Exercise objective
In the material below, start at the line containing "Does the position" and go through the end of the material. Rewrite those lines with "beige building" changed to "tan building", keeping everything else the same and omitting the pictures.

A block of data
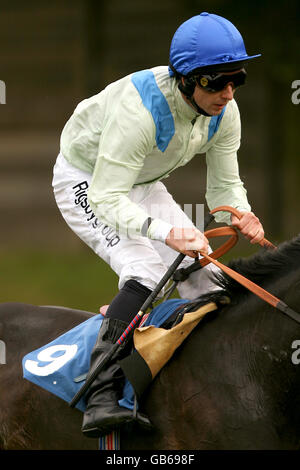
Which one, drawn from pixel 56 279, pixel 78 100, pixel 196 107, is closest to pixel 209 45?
pixel 196 107

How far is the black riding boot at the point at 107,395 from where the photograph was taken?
350 cm

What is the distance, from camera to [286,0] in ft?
40.1

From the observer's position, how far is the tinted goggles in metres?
3.49

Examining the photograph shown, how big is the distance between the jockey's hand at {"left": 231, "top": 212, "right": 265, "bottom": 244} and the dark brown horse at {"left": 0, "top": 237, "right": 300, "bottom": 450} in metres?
0.16

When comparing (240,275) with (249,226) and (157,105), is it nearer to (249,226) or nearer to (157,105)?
(249,226)

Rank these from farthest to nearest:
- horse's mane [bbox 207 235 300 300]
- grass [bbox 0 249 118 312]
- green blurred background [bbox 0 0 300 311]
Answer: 1. green blurred background [bbox 0 0 300 311]
2. grass [bbox 0 249 118 312]
3. horse's mane [bbox 207 235 300 300]

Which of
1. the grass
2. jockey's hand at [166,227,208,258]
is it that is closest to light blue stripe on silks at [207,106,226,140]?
jockey's hand at [166,227,208,258]

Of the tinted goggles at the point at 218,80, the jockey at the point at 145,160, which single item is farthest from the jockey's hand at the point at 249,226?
the tinted goggles at the point at 218,80

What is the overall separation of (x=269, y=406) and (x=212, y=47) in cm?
148

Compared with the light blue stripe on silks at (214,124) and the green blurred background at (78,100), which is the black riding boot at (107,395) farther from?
the green blurred background at (78,100)

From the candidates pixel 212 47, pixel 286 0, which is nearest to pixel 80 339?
pixel 212 47

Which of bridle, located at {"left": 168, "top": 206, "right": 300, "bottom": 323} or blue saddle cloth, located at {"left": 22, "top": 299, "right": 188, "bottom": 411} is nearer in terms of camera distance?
bridle, located at {"left": 168, "top": 206, "right": 300, "bottom": 323}

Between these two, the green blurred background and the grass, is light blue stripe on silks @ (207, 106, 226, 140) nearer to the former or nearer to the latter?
the grass
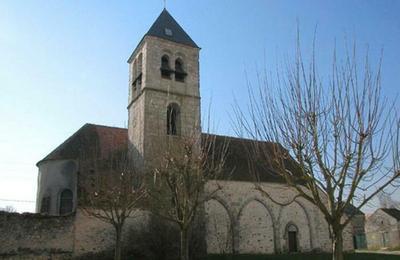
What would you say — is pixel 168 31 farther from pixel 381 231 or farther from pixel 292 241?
pixel 381 231

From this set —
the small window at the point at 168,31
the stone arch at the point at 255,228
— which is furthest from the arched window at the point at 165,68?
the stone arch at the point at 255,228

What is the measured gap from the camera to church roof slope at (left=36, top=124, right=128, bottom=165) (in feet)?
73.1

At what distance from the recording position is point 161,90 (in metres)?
23.2

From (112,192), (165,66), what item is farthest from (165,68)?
(112,192)

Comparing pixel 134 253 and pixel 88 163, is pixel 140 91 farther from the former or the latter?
pixel 134 253

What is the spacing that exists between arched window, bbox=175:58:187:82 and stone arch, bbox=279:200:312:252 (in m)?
9.76

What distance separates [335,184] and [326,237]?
20.0 meters

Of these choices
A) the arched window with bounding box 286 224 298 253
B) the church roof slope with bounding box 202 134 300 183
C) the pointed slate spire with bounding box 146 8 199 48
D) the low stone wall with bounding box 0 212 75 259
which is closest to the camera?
the low stone wall with bounding box 0 212 75 259

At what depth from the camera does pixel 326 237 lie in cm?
2589

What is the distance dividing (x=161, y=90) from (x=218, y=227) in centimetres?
804

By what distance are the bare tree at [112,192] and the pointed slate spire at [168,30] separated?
7497 mm

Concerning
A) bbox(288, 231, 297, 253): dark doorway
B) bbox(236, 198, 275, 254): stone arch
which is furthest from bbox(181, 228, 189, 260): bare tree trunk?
bbox(288, 231, 297, 253): dark doorway

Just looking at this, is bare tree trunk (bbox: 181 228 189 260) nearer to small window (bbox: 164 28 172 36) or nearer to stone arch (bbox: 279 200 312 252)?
stone arch (bbox: 279 200 312 252)

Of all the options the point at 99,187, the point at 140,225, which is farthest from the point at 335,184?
the point at 140,225
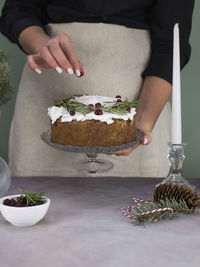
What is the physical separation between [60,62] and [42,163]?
22.7 inches

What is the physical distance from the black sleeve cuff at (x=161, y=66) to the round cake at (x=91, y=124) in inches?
14.0

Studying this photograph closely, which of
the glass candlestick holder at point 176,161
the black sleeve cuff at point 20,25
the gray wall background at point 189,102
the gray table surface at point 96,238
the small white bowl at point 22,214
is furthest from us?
the gray wall background at point 189,102

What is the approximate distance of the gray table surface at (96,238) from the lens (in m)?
0.68

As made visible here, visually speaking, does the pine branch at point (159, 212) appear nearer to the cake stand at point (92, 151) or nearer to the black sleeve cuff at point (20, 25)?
the cake stand at point (92, 151)

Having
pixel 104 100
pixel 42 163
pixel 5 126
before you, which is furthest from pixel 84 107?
pixel 5 126

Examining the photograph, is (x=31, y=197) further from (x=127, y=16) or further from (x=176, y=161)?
(x=127, y=16)

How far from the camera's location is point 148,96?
1528mm

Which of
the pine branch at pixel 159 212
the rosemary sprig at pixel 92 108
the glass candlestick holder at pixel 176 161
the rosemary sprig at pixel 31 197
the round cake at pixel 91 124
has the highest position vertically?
the rosemary sprig at pixel 92 108

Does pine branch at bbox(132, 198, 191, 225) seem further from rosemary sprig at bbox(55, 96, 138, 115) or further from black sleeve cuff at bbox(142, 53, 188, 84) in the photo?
black sleeve cuff at bbox(142, 53, 188, 84)

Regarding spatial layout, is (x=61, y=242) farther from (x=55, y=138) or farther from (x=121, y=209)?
(x=55, y=138)

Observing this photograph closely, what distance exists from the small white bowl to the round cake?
38cm

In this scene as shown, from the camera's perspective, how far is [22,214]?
81 centimetres

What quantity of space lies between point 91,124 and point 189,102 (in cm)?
117

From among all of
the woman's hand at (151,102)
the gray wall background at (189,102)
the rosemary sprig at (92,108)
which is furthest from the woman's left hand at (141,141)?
the gray wall background at (189,102)
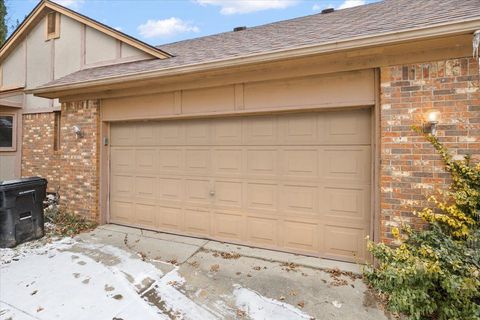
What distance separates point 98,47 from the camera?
22.1ft

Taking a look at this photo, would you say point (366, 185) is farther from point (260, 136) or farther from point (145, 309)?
point (145, 309)

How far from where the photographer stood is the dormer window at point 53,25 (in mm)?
7363

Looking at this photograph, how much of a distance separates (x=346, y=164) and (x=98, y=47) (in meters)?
6.57

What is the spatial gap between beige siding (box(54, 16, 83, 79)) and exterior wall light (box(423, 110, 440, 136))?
7.82 metres

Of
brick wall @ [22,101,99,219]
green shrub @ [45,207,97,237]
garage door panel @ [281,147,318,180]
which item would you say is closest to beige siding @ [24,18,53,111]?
brick wall @ [22,101,99,219]

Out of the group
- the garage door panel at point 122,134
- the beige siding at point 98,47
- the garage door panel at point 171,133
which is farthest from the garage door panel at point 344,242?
the beige siding at point 98,47

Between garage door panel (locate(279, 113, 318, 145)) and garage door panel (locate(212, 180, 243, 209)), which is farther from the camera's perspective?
garage door panel (locate(212, 180, 243, 209))

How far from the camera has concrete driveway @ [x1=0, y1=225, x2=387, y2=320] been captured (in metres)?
2.85

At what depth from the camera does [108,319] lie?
273 cm

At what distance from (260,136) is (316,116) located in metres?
0.94

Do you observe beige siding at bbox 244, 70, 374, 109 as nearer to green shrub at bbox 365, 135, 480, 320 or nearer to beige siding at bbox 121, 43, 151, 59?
green shrub at bbox 365, 135, 480, 320

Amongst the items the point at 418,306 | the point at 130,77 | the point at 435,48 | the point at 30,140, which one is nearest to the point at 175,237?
the point at 130,77

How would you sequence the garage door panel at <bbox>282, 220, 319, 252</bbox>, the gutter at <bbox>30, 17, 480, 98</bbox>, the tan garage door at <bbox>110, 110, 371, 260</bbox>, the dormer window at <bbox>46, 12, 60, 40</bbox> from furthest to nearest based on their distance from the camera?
1. the dormer window at <bbox>46, 12, 60, 40</bbox>
2. the garage door panel at <bbox>282, 220, 319, 252</bbox>
3. the tan garage door at <bbox>110, 110, 371, 260</bbox>
4. the gutter at <bbox>30, 17, 480, 98</bbox>

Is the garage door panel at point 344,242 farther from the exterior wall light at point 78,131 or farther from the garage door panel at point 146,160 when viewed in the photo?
the exterior wall light at point 78,131
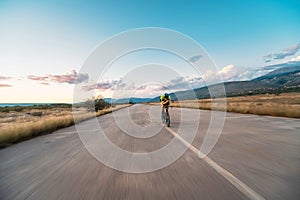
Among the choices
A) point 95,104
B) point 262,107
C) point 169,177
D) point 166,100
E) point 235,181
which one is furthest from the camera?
point 95,104

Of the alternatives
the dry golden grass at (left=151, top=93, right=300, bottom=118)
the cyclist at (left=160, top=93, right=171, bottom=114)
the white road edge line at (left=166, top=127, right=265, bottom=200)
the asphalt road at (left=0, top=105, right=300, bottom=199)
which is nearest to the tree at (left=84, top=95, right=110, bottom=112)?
the dry golden grass at (left=151, top=93, right=300, bottom=118)

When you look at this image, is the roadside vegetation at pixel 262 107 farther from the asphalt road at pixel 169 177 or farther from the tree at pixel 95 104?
the tree at pixel 95 104

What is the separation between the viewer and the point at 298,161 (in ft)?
15.1

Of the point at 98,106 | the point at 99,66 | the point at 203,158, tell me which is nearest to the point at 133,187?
the point at 203,158

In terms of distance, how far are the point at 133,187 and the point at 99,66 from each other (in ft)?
22.5

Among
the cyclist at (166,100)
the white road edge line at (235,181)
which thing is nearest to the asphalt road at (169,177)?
the white road edge line at (235,181)

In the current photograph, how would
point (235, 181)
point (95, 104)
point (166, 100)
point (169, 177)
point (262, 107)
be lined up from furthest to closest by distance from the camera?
point (95, 104), point (262, 107), point (166, 100), point (169, 177), point (235, 181)

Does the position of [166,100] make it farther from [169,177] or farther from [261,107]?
[261,107]

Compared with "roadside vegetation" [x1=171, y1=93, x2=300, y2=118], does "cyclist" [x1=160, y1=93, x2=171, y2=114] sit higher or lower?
higher

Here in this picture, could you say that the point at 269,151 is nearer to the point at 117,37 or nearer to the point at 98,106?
the point at 117,37

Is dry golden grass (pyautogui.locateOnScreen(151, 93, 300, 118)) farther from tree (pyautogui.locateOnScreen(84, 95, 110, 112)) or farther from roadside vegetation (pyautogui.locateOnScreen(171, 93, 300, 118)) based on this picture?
tree (pyautogui.locateOnScreen(84, 95, 110, 112))

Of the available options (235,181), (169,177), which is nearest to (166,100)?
(169,177)

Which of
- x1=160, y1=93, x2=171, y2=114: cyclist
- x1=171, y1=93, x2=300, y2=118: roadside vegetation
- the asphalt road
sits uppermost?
x1=160, y1=93, x2=171, y2=114: cyclist

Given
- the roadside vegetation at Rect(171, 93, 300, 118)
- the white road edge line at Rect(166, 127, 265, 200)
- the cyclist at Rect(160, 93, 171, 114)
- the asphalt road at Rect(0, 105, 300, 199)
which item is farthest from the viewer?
the roadside vegetation at Rect(171, 93, 300, 118)
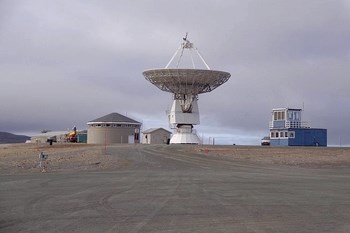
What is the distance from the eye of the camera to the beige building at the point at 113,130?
123625mm

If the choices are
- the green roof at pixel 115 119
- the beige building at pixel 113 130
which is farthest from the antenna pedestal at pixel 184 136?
the green roof at pixel 115 119

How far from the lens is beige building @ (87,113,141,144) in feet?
406

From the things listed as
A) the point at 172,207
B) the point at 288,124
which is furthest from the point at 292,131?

Response
Does the position of [166,100] make it farther from [169,177] or farther from [261,107]?
[261,107]

Compared with "roadside vegetation" [x1=171, y1=93, x2=300, y2=118], does "cyclist" [x1=160, y1=93, x2=171, y2=114] sit higher or lower?
higher

Here in this picture, could you say that the point at 269,151 is nearer to the point at 117,37 or nearer to the point at 98,106?
the point at 117,37

Is dry golden grass (pyautogui.locateOnScreen(151, 93, 300, 118)) farther from tree (pyautogui.locateOnScreen(84, 95, 110, 112)) or farther from roadside vegetation (pyautogui.locateOnScreen(171, 93, 300, 118)) based on this picture?
tree (pyautogui.locateOnScreen(84, 95, 110, 112))

Of the available options (235,181), (169,177), which is nearest to (166,100)?
(169,177)

Which of
- x1=160, y1=93, x2=171, y2=114: cyclist
- x1=171, y1=93, x2=300, y2=118: roadside vegetation
- the asphalt road
sits uppermost?
x1=160, y1=93, x2=171, y2=114: cyclist

Given
- the roadside vegetation at Rect(171, 93, 300, 118)
- the white road edge line at Rect(166, 127, 265, 200)
- the cyclist at Rect(160, 93, 171, 114)
- the asphalt road at Rect(0, 105, 300, 199)
which item is farthest from the viewer?
the roadside vegetation at Rect(171, 93, 300, 118)
What is the distance from the eye of the camera to the tan building at the point at 113,130?
123625mm

If the choices are
- the green roof at pixel 115 119
- the tan building at pixel 113 130
which is farthest from the antenna pedestal at pixel 184 136?
the green roof at pixel 115 119

How far from the lens is tan building @ (87,113,141,144) in feet?
406

From the things listed as
A) the point at 172,207
B) the point at 288,124
which is furthest from the point at 292,131?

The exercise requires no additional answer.